Why is it that groups such as Amnesty are more adept than brands at using new media and digital? The reason is because the mainstream media is controlled by corporate interests and these groups are unable to buy airtime, thus they have learnt to use all other available means to level the playing field. New media offers the advantages of low cost dissemination of information as well as the ability to create viral content. Whether it’s Facebook, Twitter or a microsite, rights organisations know exactly what purpose each digital medium serves and how it ties in to the main goal. How many brands have that sort of clarity? These groups are also way ahead of brands in terms of experimentation. Brands and marketers experience a peculiar sense of inertia when it comes to choosing which channels to communicate with; rights groups have no such issues. When Greenpeace wanted to rebuild the Rainbow Warrior, they created an online version of the ship; people could donate to the project and see which part of the ship their funds would be used for.
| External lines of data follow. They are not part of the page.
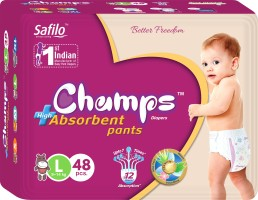 Champs champs High Absorbent Premium Pant Style Diaper | Premium Pant Diapers (Large, 48 Pieces) - L(48 Pieces)
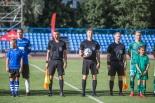 PL: JK Tallinna Kalev - Tallinna FCI Levadia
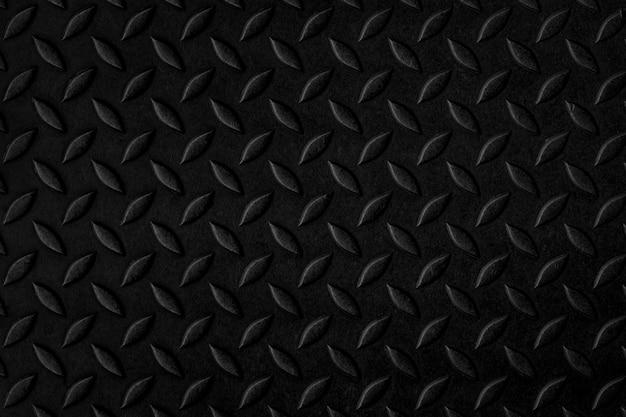 Czarna stalowa diamentowa tekstura miejsca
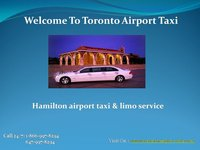 Hamilton airport taxi and Limo Service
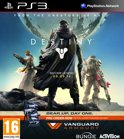 Destiny - Vanguard Edition - PS3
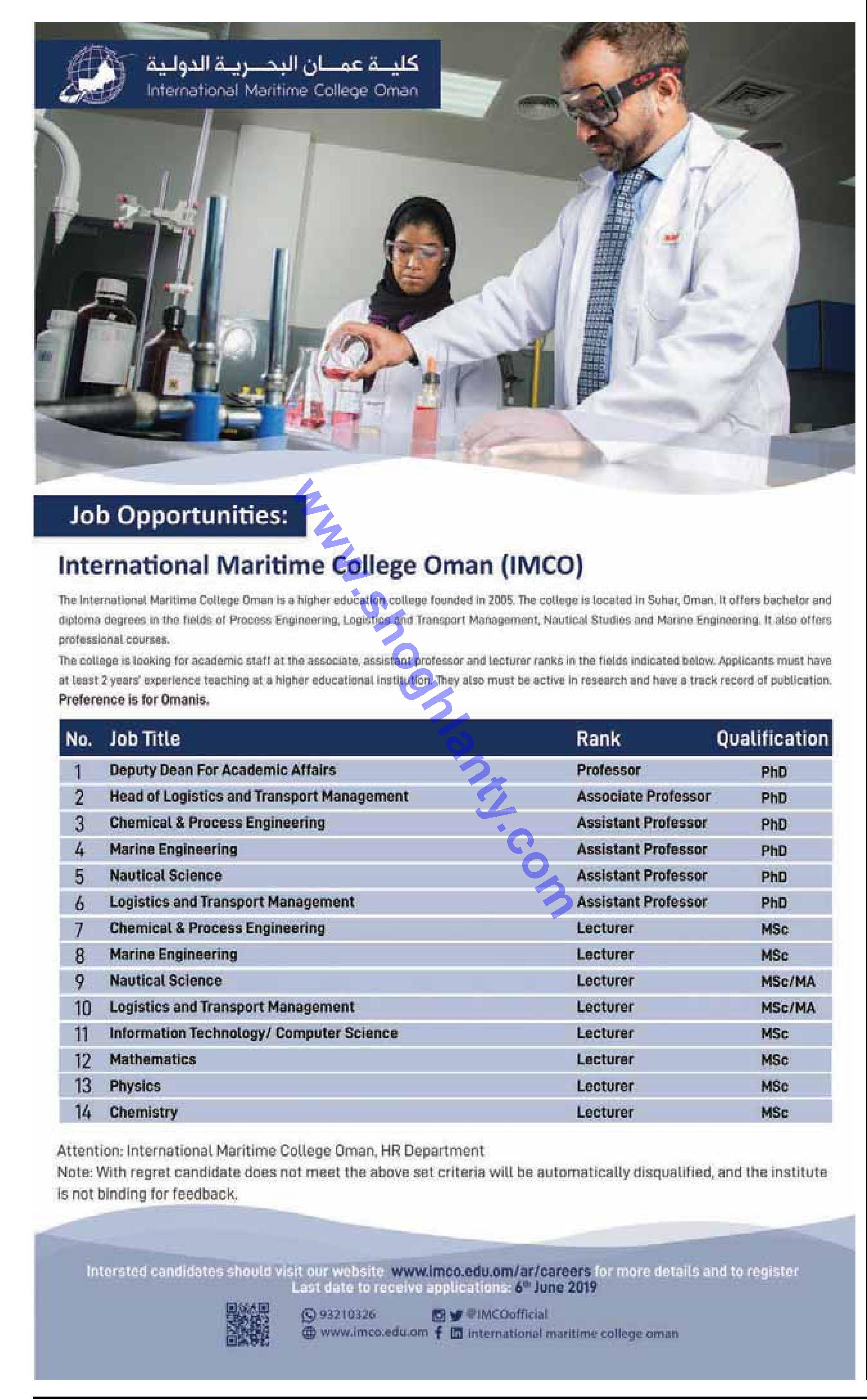 Jobs Academic-International Maritime College of Oman - Oman-Oman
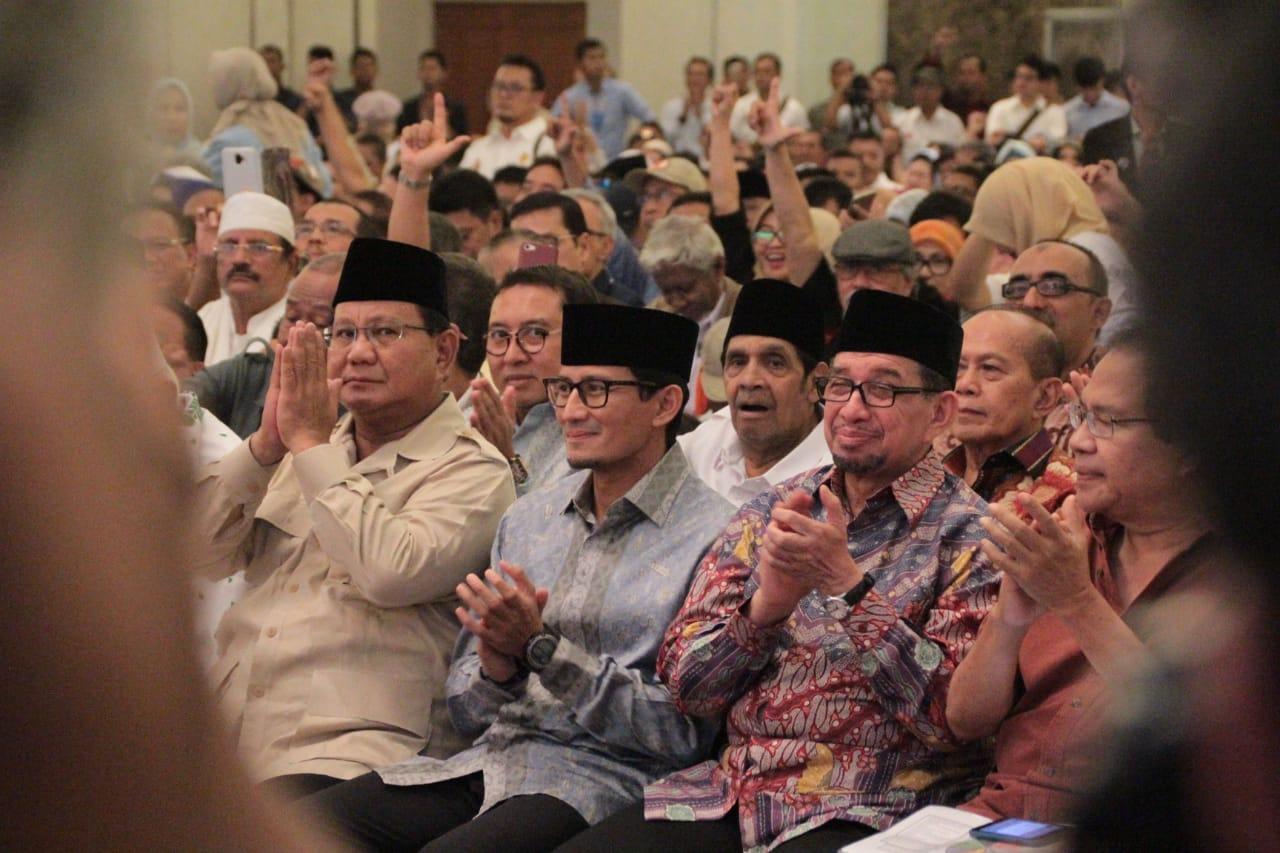 Kode Keras Prabowo-Sandi Bikin Ciut Nyali Pelaku Kecurangan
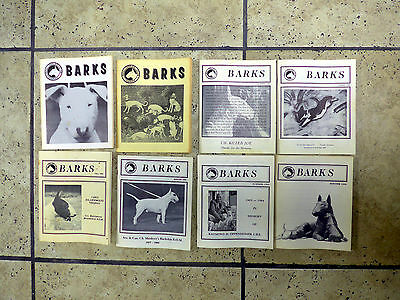 Bull Terrirer Club of America BARKS Official Magazine Book Dogs Show Lot of 49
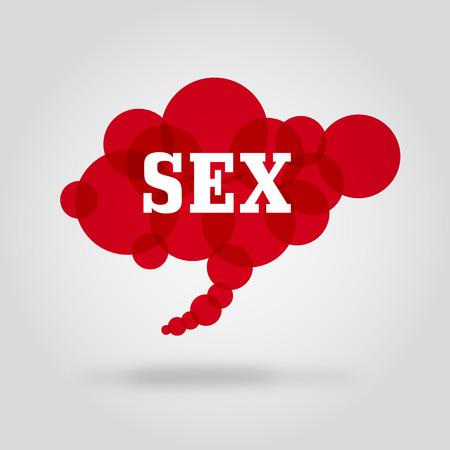 Cloud sex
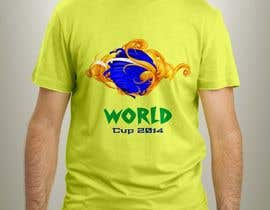 #6 for Brazilian Themes T-Shirt Design Project by mohamedhesham94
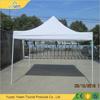 3x3m pavilion pop up gazebo / outdoor tent garden gazebo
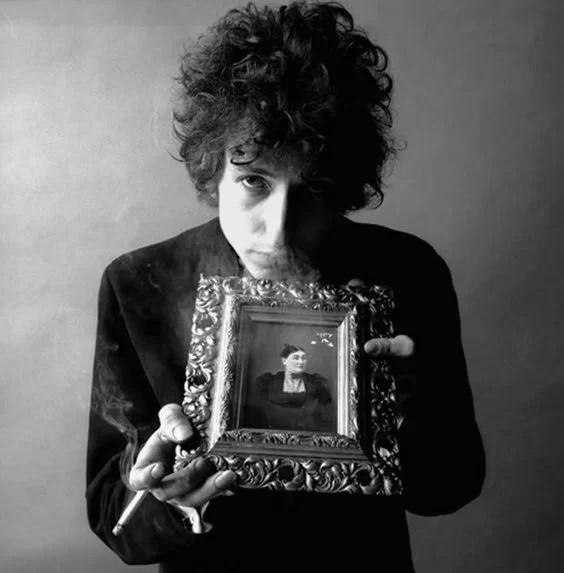 Music Quotes Wallpaper Guitar 8 Photographs Bob Dylan Jerry Schatzberg Sessions New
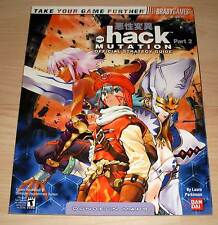 .hack Mutation - Bradygames Official Strategy Guide ( dothack Dungeon Maps )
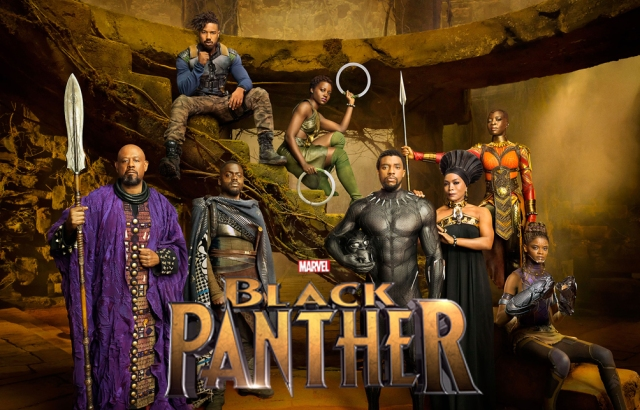 blackpanther-xgeeks-trailer-header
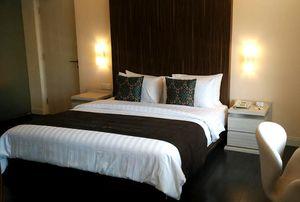 Modern, Ini Wajah Baru Hotel Patra Jasa Bandung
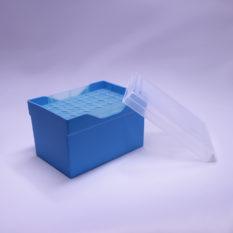 Pudełko na końcówki do pipet o poj. 1000 µl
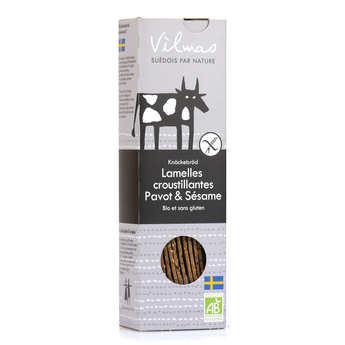 Vilmas Knäckebröd AB - Organic Black and White Crispbread Slats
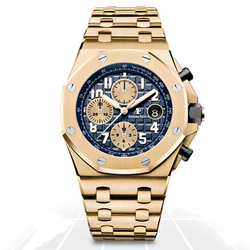 Audemars Piguet	Royal Oak Offshore	26470Ba.oo.1000Ba.01 A.t.o Watches
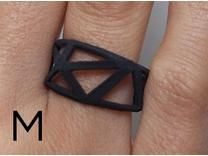 3D printed rings (black) by Goncalo Campos on Shapeways.  Price: $14.65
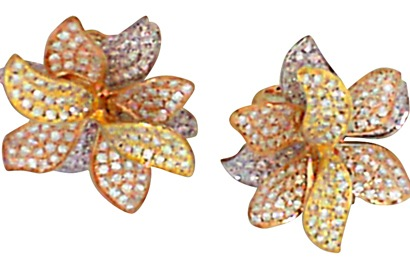 Pave Diamond Tricolor Gold Earrings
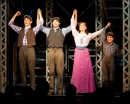 Corey Cott as Jack Kelly in Newsies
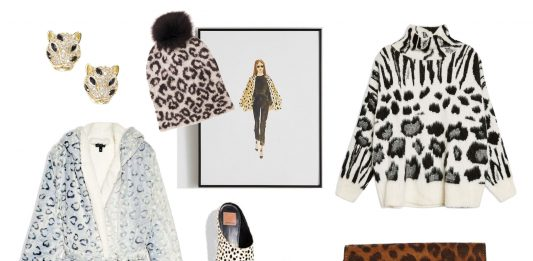 Leopard & cheetah & zebra (oh my!)! You don't have to be a wild child to swoon for animal print-everything this Holiday Season. Go Wild with these gifts!
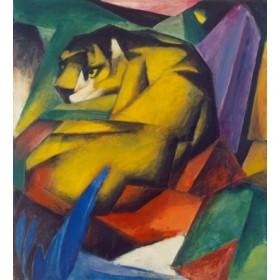 Canvas schilderij Der Tiger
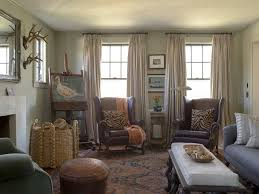 farmhouse style living room ideas farmhouse living room design photos with a plaster fireplace surround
Why is it that groups such as Amnesty are more adept than brands at using new media and digital? The reason is because the mainstream media is controlled by corporate interests and these groups are unable to buy airtime, thus they have learnt to use all other available means to level the playing field.

Be careful what you say

Sometimes, these non-marketers are able to use a brand’s award winning campaign for their own purposes. Yasir Riaz, a respected member of the local ad fraternity, as part of his presentation at Marketing 2.0, showed the audience an award- winning Dove campaign that asked parents not to let beauty companies talk to their daughters. However as he arrived straight from the office, just in time to present, Yasir didn’t know that Chris Schaumann (now Global Vice President, Digital & Social Marketing and CRM – Microsoft Mobile Device Marketing at Microsoft) had presented before him on the power of rights groups. Picking up on Dove’s platform of asking parents to keep daughters away from beauty companies, Greenpeace created a video pointing out that the makers of Dove were also the makers of Axe, a brand that portrayed girls as trophies to be conquered.

The point Schaumann was making was that although Dove’s platform was good, not everyone can get away with saying anything and go unpunished. An example of a viral ad which spawned a viral retort was the VW Superbowl ad, which showed a boy dressed up as Darth Vader trying to move objects. The ad was cute as the boy’s dad was using his remote control key to close the VW Passat thereby letting his son believe he did it with his ‘powers’. Greenpeace seized on the Darth Vader idea and made a video asking VW to move away from the dark side. Brands need to watch what they say lest they be caught out by the rights activists.

Creating context

If you want to make someone feel the pain of a child who is freezing to death, where would you place your ad? UNICEF, when faced with this problem placed their ads in the freezer sections of the supermarkets. Whether it’s painting the faces of missing people on street railings, so that they can only be seen from a distance or (as Amnesty did for the Beijing Olympics) creating print ads depicting human rights violations as ‘games’, these groups know how to raise the impact level of their advertising by creating context.

Marketers dream of creating advocates who feel passionate and committed to their brand. In order to succeed in this mission, they will need to adopt best practices from the non-marketers who are flexible and effective with a pittance of resources at their disposal.